Un estudio elaborado por la Universidad Ludwig Maximilians de Munich (Alemania) ha verificado que los niños que consumen leche de vaca fresca en lugar de industrial tienen menor probabilidad de desarrollar asma y alergias que aquellos que consumen leche procesada.
El efecto protector al asma es atribuible al hecho de que la leche fresca contiene más omega 3 que la leche procesada. No obstante, los mismos autores del estudio se abstienen a recomendar el consumo de leche fresca, ya que esto puede contener microorganismos patógenos.
La investigación se realizó sobre más de mil niños, de edad hasta seis años que viven en áreas rurales. Los factores estudiados han sido su alimentación y enfermedades. El estudio ha revelado que la proporción de niños que ha desarrollado asma en ese rango de edad es inferior a aquellos que han consumido regularmente leche fresca.

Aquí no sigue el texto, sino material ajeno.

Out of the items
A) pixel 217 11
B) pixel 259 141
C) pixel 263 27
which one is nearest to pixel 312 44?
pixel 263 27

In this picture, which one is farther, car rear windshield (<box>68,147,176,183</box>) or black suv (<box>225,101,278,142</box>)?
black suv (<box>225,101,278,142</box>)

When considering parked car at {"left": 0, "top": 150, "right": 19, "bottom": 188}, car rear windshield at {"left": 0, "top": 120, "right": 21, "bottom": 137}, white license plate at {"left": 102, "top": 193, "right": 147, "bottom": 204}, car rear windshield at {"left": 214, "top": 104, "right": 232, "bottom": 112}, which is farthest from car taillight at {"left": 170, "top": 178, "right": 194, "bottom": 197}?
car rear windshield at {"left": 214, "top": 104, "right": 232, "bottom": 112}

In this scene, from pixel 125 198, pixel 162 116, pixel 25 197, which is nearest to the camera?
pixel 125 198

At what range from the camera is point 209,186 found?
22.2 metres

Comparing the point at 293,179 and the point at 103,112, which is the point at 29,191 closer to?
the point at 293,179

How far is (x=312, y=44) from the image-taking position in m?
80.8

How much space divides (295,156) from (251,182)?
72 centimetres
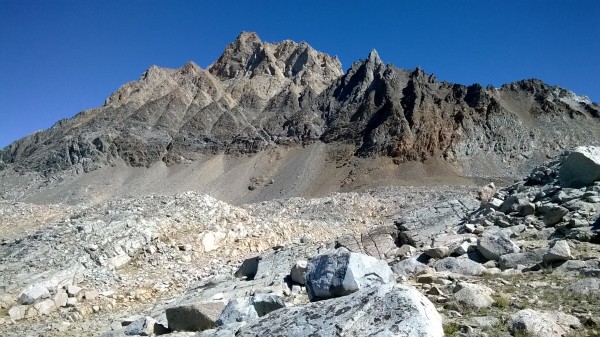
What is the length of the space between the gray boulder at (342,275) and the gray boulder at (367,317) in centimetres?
75

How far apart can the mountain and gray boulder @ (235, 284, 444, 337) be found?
8225 centimetres

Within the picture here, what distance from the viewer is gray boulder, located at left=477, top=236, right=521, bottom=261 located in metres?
9.77

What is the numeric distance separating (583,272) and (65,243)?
16.4 meters

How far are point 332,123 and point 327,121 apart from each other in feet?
13.8

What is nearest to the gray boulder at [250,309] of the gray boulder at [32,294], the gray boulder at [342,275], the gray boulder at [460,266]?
the gray boulder at [342,275]

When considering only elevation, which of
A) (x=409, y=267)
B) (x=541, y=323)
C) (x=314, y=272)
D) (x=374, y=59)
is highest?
(x=374, y=59)

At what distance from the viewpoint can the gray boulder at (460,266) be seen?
Answer: 888 centimetres

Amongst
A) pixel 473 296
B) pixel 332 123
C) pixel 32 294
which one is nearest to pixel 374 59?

Tabea Brick, miembro del equipo de investigadores, argumenta que es posible que este efecto pueda ser explicado por el alto contenido de grasas y niveles superiores de omega 3 encontrados en la leche fresca de granja. Esta sustancia es esencial para la salud pero no puede ser sintetizada en el cuerpo humano y, por lo tanto, debe ser obtenida de fuentes dietéticas. El omega 3 contiene efectos fisiológicos positivos. "Por ejemplo, sus componentes sirven como precursores para la síntesis de sustancias antiinflamatorias" indica Tabea Brick.
Las conclusiones del estudio pueden encontrarse en el 'Journal of Allergy and Clinical Immunology'.